Também a loja do Grupotico, no centro das Maia, manteve o funcionamento. Cidália Alves, responsável de loja, explica que “por serem um serviço de saúde” tiveram “pelo menos de manter os serviços mínimos”. Estes serviços foram mantidos pela própria Cidália Alves visto que todos os seus colegas foram para casa aquando do fecho das escolas.
A responsável explica que na segunda metade do mês de março atendeu “muito poucas pessoas, só casos urgentes”. Em abril o movimento foi aumentando e o mês de maio esteve “quase em níveis normais”.
Apesar de nunca terem fechado portas, o uso da máscara só foi implementado aquando da apresentação do Plano de Desconfinamento que dava indicações nesse sentido.
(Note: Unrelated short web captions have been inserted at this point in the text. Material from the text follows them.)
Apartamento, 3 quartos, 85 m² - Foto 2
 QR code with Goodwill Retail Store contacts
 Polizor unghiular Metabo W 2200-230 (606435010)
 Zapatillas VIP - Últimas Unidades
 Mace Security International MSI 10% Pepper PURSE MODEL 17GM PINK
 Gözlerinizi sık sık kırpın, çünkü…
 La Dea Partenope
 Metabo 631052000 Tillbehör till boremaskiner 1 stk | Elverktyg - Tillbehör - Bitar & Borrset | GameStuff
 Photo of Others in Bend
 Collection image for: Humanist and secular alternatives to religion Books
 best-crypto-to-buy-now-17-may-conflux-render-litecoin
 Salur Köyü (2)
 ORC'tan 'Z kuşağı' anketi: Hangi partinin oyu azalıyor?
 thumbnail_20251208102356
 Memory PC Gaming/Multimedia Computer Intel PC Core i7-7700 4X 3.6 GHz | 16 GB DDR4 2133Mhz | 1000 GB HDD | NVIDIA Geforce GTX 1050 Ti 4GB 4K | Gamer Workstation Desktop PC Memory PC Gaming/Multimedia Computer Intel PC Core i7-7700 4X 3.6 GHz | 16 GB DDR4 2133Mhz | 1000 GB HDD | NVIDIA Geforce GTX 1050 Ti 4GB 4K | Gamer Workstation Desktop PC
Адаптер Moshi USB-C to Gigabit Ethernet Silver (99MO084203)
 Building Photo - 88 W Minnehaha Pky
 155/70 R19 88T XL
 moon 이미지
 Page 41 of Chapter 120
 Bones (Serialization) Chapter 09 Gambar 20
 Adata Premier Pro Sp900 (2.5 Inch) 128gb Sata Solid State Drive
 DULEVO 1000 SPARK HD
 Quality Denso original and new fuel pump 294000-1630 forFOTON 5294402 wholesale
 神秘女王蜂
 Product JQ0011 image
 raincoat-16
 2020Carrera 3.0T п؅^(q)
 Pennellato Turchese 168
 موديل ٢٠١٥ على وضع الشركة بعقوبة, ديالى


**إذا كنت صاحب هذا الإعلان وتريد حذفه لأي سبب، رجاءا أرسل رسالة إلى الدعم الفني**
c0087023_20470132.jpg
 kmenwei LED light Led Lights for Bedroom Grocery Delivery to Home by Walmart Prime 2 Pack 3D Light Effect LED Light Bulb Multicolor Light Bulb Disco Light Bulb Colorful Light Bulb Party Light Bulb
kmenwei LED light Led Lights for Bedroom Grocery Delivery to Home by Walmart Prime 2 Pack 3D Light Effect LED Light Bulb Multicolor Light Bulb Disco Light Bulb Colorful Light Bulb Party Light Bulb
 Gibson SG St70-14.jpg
A higienização do espaço e das mãos foi das primeiras medidas a serem aqui praticadas.
Sobre o possível receio dos clientes, Cidália Alves explica que “neste momento as pessoas vêm sem qualquer receio” e que “o facto de serem clientes que já conhecem o espaço ajuda a ter essa confiança no serviço”.
O que pensam os empresários?
Inácio Fialho de Almeida, presidente da Associação Empresarial da Maia (AEM), explicou que “as pessoas continuam com algum receio”, mas “há bastante atividade que já foi retomada”. “Já se nota pelo trânsito”, brincou o também Administrador da Espaço Municipal.
O presidente da AEM entende que as pequenas e médias empresas estão a ter muitas dificuldades. “As grandes já têm os seus planos de contingência definidos com todo o material de proteção e com todas as regras” enquanto que as pequenas e médias empresas se vêm obrigadas a investir nestes materiais de proteção quando “tiveram a atividade parada neste tempo”.
“Nós não prevemos que antes de setembro possa haver uma atividade próxima daquilo que era” – o presidente da AEM afirma que algumas empresas vão manter o teletrabalho por mais algum tempo e que, nesse sentido, tem notado “estão a reagir muitíssimo bem”.
Sobre o futuro, Inácio Fialho de Almeida pensa que “a recuperação em termos económicos será lenta”. Afirma que este ano “não vai chegar ao que estava” e que, “infelizmente”, algumas empresas tiveram de fechar portas e outras “não se vão aguentar e não vão existir em 2021”.